- **AUFGABENBESCHREIBUNG**
Entnimm unten die Zeilen von der Zeile mit „What distance from the lens“ bis einschließlich der letzten Zeile und gib sie unverändert wieder.

※ ※ ※

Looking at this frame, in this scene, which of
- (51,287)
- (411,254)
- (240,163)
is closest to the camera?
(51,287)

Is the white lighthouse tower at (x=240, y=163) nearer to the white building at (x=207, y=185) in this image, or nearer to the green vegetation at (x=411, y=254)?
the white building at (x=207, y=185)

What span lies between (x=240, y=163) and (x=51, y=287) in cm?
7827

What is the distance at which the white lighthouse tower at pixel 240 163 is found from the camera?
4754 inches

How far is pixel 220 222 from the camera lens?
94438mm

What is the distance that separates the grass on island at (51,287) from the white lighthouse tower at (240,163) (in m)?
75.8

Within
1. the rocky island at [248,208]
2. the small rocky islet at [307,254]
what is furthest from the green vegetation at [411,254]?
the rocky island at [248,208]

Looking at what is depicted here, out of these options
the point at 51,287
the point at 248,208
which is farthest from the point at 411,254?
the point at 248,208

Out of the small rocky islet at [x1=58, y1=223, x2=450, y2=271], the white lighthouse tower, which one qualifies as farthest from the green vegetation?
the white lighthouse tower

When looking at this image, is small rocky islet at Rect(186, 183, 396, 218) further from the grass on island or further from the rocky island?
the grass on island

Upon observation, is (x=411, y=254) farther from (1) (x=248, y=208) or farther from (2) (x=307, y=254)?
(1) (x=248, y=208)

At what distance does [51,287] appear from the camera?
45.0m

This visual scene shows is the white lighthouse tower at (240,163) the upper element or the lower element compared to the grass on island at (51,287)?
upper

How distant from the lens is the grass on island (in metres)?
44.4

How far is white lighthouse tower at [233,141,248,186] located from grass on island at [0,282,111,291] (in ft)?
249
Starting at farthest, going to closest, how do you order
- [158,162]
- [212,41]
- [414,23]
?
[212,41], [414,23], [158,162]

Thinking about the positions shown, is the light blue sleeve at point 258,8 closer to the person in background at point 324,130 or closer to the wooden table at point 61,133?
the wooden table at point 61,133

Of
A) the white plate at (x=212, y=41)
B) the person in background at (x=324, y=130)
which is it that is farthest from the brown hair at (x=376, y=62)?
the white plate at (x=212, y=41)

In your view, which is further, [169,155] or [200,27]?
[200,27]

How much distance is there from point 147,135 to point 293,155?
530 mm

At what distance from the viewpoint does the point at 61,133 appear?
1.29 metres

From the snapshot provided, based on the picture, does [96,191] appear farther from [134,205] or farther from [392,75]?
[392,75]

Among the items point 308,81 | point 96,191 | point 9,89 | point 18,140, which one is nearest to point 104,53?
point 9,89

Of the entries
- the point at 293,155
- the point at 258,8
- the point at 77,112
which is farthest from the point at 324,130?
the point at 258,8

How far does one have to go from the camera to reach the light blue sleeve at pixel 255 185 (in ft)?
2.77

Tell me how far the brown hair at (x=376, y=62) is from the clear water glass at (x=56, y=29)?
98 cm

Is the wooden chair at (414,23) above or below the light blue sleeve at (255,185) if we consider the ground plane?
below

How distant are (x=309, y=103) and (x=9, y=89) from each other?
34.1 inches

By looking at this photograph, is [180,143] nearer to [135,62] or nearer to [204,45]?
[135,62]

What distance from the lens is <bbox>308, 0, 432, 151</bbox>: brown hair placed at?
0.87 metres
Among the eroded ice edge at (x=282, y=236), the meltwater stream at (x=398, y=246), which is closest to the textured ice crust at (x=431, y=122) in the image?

※ ※ ※

- **VOLLSTÄNDIGE ANTWORT**
What distance from the lens is <bbox>308, 0, 432, 151</bbox>: brown hair placed at?
0.87 metres
Among the eroded ice edge at (x=282, y=236), the meltwater stream at (x=398, y=246), which is closest to the textured ice crust at (x=431, y=122) in the image?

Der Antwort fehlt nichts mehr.